To answer this question, the researchers gave the mice a drug called PLX5622, which kills microglia in the mouse brain, as well as some peripheral immune cells in the blood stream. They found that without microglia, the antibiotic treatment had no impact on the amyloidosis in the brain, indicating that the microglia are critical for mediating this effect.
“Really, this study shows us three key things,” said first author Dodiya. “The first is that we see these sex-specific changes in amyloidosis in the brain after early life perturbations in the gut microbiome. The second is that simply conducting a fecal matter transplant is enough to restore the amyloidosis after antibiotic treatment, and the third is that the microglia are an essential factor driving the microbiome-initiated changes.”
The research team is conducting further studies that more directly target microglia to ensure the effects of PLX5622 on innate immune cells throughout the body are not affecting amyloidosis in the brain. They hope to clarify what signals the gut is sending to the brain that lead to these changes in the microglia, and how that in turn leads to changes in the amyloid plaques.
The team also is exploring the question of why these effects are only seen in male mice. “It’s an astounding effect,” said Sisodia.
“In females, the microglia don’t seem to be affected at all by perturbations in the microbiome. Research in the past has shown that microglia from male and female animals are very different during development and during aging, but what are the contributing factors? It’s likely to be an effect of sex hormones, but then what are the effects on the microbiome?”
Clarifying this question could be important for treating AD in human patients. “Women are at higher risk of Alzheimer’s disease than men, and are usually diagnosed earlier,” said Sisodia. “If we understood what molecules are at play, maybe we could get a better handle on how to go about targeting this disease and why we see these differences between males and females.”
Gut microbiota–driven brain Aβ amyloidosis in mice requires microglia
We previously demonstrated that lifelong antibiotic (ABX) perturbations of the gut microbiome in male APPPS1-21 mice lead to reductions in amyloid β (Aβ) plaque pathology and altered phenotypes of plaque-associated microglia.

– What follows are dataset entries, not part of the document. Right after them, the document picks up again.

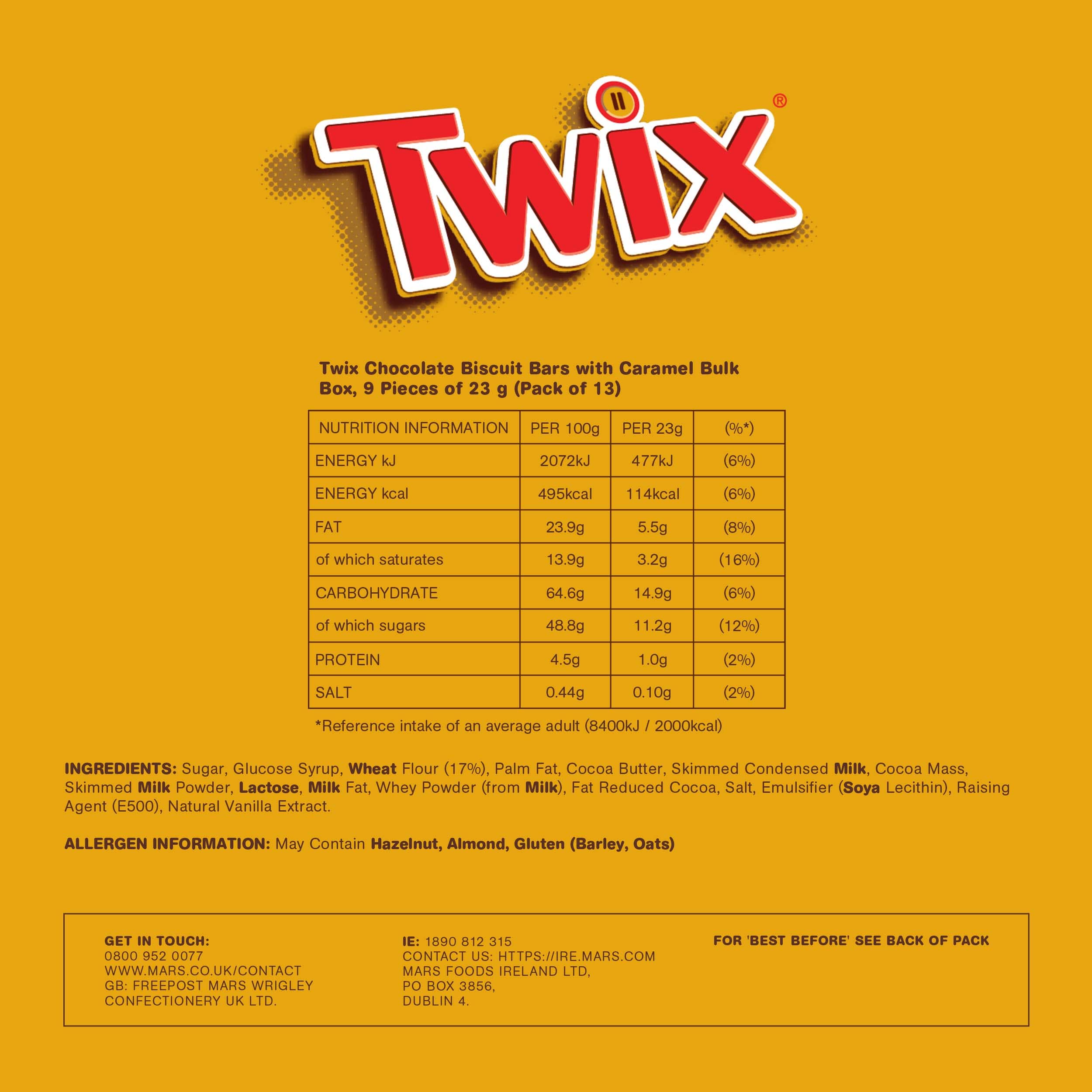 Twix®

Twix Chocolate Biscuit Bars with Caramel Bulk Box, 9 Pieces of 23 g (Pack of 13)

| NUTRITION INFORMATION | PER 100g | PER 23g | (%*) |
|---|---|---|---|
| ENERGY kJ | 2072kJ | 477kJ | (6%) |
| ENERGY kcal | 495kcal | 114kcal | (6%) |
| FAT | 23.9g | 5.5g | (8%) |
| of which saturates | 13.9g | 3.2g | (16%) |
| CARBOHYDRATE | 64.6g | 14.9g | (6%) |
| of which sugars | 48.8g | 11.2g | (12%) |
| PROTEIN | 4.5g | 1.0g | (2%) |
| SALT | 0.44g | 0.10g | (2%) |

*Reference intake of an average adult (8400kJ / 2000kcal)

INGREDIENTS: Sugar, Glucose Syrup, Wheat Flour (17%), Palm Fat, Cocoa Butter, Skimmed Condensed Milk, Cocoa Mass, Skimmed Milk Powder, Lactose, Milk Fat, Whey Powder (from Milk), Fat Reduced Cocoa, Salt, Emulsifier (Soya Lecithin), Raising Agent (E500), Natural Vanilla Extract.

ALLERGEN INFORMATION: May Contain Hazelnut, Almond, Gluten (Barley, Oats)

GET IN TOUCH:
0800 952 0077
WWW.MARS.CO.UK/CONTACT
GB: FREEPOST MARS WRIGLEY
CONFECTIONERY UK LTD.

IE: 1890 812 315
CONTACT US: HTTPS://IRE.MARS.COM
MARS FOODS IRELAND LTD,
PO BOX 3856,
DUBLIN 4.

FOR 'BEST BEFORE' SEE BACK OF PACK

Here, we show that a short, 7-d treatment of preweaned male mice with high-dose ABX is associated with reductions of Aβ amyloidosis, plaque-localized microglia morphologies, and Aβ-associated degenerative changes at 9 wk of age in male mice only.

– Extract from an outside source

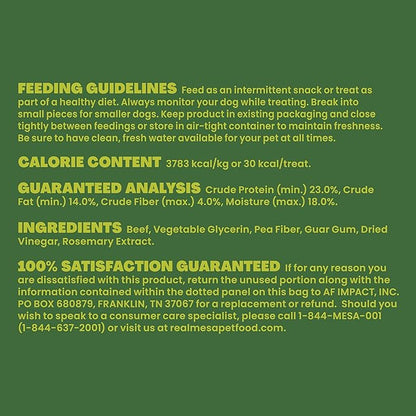 FEEDING GUIDELINES Feed as an intermittent snack or treat as part of a healthy diet. Always monitor your dog while treating. Break into small pieces for smaller dogs. Keep product in existing packaging and close tightly between feedings or store in air-tight container to maintain freshness. Be sure to have clean, fresh water available for your pet at all times.

CALORIE CONTENT 3783 kcal/kg or 30 kcal/treat.

GUARANTEED ANALYSIS Crude Protein (min.) 23.0%, Crude Fat (min.) 14.0%, Crude Fiber (max.) 4.0%, Moisture (max.) 18.0%.

INGREDIENTS Beef, Vegetable Glycerin, Pea Fiber, Guar Gum, Dried Vinegar, Rosemary Extract.

100% SATISFACTION GUARANTEED If for any reason you are dissatisfied with this product, return the unused portion along with the information contained within the dotted panel on this bag to AF IMPACT, INC. PO BOX 680879, FRANKLIN, TN 37067 for a replacement or refund. Should you wish to speak to a consumer care specialist, please call 1-844-MESA-001 (1-844-637-2001) or visit us at realmesapetfood.com.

More importantly, fecal microbiota transplantation (FMT) from transgenic (Tg) or WT male donors into ABX-treated male mice completely restored Aβ amyloidosis, plaque-localized microglia morphologies, and Aβ-associated degenerative changes.
Transcriptomic studies revealed significant differences between vehicle versus ABX-treated male mice and FMT from Tg mice into ABX-treated mice largely restored the transcriptome profiles to that of the Tg donor animals. Finally, colony-stimulating factor 1 receptor (CSF1R) inhibitor-mediated depletion of microglia in ABX-treated male mice failed to reduce cerebral Aβ amyloidosis.
Thus, microglia play a critical role in driving gut microbiome–mediated alterations of cerebral Aβ deposition.